Wednesday, March 1, 2017

Mar 2017

Manhattan here, Manhattan there,
Manhattan musings everywhere...

I’m calling this guy El Ladrón.
He’s a Heermann’s Gull
But he doesn’t care.
He’s hanging here at Manhattan Beach
With Kate & David, who are
Freshly back from Baja California
Where they watched whales,
Lazed on the beach and ate
Vast quantities of scrumptious food.
El Ladrón is returning from Baja BC
And is on his way further south
To some very private Mexican islands
In search of some cute girl gulls.
As he swoops and zooms,
He’s always on the lookout for
A Brown Pelican, watching as it
Swoops and dives, then
El Ladrón steals its bounty from its
Very ample beak.
El Ladrón, after all, means Thief.
Of course, he’ll be happy to steal
Human treats, too.
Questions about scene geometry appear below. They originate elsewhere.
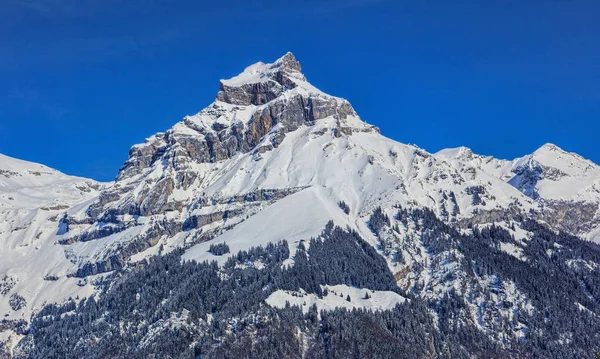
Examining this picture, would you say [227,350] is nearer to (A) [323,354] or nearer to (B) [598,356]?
(A) [323,354]

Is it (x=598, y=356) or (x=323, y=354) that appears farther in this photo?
(x=323, y=354)

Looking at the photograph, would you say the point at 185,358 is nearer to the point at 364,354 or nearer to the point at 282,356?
the point at 282,356

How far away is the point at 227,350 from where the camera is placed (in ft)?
653

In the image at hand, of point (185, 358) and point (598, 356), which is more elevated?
Answer: point (185, 358)

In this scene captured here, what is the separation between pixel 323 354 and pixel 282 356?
39.7 feet

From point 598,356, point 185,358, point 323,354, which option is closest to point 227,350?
point 185,358

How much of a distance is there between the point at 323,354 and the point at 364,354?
Result: 11.6 metres

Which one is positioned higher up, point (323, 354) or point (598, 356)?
point (323, 354)

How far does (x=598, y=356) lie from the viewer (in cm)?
8988

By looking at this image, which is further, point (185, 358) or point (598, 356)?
point (185, 358)

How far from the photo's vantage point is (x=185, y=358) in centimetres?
19938

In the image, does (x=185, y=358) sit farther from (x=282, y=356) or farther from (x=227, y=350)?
(x=282, y=356)

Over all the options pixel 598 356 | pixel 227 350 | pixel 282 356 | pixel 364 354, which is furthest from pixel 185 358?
pixel 598 356

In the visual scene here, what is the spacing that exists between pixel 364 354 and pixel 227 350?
39.0 m
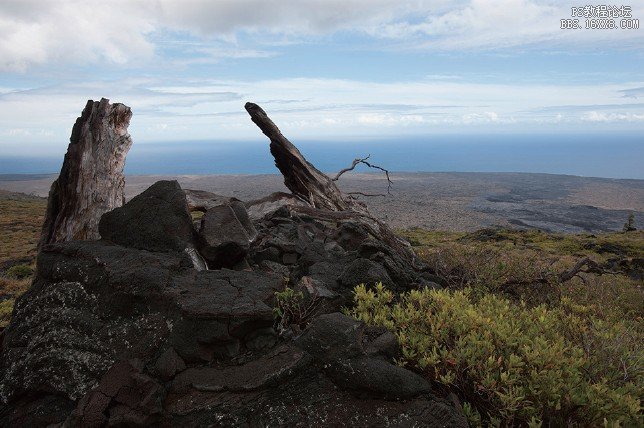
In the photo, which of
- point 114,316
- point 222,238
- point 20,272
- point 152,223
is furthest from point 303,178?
point 20,272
He’s not so picky…
Just incredibly fast and sneaky.

And he has incredibly cute feet.

As El Ladrón wings his way south,
Kate and David wing their own way
Home to their sky pod on Manhattan Ave,
On a tall NJ cliff that overlooks
The Manhattan Island we all know.

Or do we?

All these Manhattans prompt me
To wonder how that name came about
In the first place. Seems though
There’s no definitive “first place.”

In 1609 Henry Hudson plied the seas
And mapped the coast around the mouth
Of the river that now bears his name.
Somebody labelled two places with two words
That are each sort of like Manhattan, but not
Manhattan, but not like in two different spellings.
And the two places are
On opposite sides of said river.

Walt Whitman was the first to use the name
Manhattan in print. The name’s meaning, though,
Is delightfully strewn with opinions
Now deemed as spurious
As old Henry’s first map labels.
“Island of many hills”
Gave way to “Place where
We became intoxicated,”
Put forth as evidence
That the island’s vendors
Became drunk on the Dutch buyers’ spirits.
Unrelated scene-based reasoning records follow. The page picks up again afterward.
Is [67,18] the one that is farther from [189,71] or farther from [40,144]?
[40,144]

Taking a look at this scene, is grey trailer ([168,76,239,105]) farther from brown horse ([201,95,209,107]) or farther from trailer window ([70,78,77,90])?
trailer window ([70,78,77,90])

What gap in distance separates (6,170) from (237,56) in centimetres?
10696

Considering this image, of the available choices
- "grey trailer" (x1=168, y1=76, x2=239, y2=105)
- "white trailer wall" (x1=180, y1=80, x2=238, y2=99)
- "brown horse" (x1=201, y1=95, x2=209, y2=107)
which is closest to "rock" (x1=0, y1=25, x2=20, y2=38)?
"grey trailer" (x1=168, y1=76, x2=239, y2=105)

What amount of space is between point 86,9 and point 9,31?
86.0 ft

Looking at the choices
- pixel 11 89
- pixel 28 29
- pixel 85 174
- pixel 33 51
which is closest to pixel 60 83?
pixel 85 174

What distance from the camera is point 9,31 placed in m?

Seems though, both are myths
On all historical, geographical,
And etymological fronts.

Enter our hero, Albert Anthony,
Né Shiikwáhkwunund, “Lone Pine”
In the Munsee (Delaware) language
The language of the original inhabitants
Of the whole Hudson Valley region…
Including Manhattan Island.

In 1884 Anthony was
Part of a delegation from
Six Nations Reserve…
And along with three chiefs
Gave an interview that said:

Our traditions affirm
that at the period
of the discovery of America,
our Nation resided
on the Island of New York.
We call that island Man- -h -tonh,
The place where timber is procured
For bows and arrows…
At the lower end of the island
was a grove of hickory trees
of peculiar strength and toughness.
Our fathers held this timber
in high esteem
as material for constructing
bows, war-clubs, etc.


So…
From this prized stand of hickory
To a lone buttonwood tree,
Manhattan's greenery has defined
How the known nations interact
With themselves and each other.
From tools for both hunting
And warfare to the trading of shares,
Often profiting from warfare,
But always in dreams of filling the tables
Of the poor as well as the rich.

First we take Manhattan, then we take Berlin.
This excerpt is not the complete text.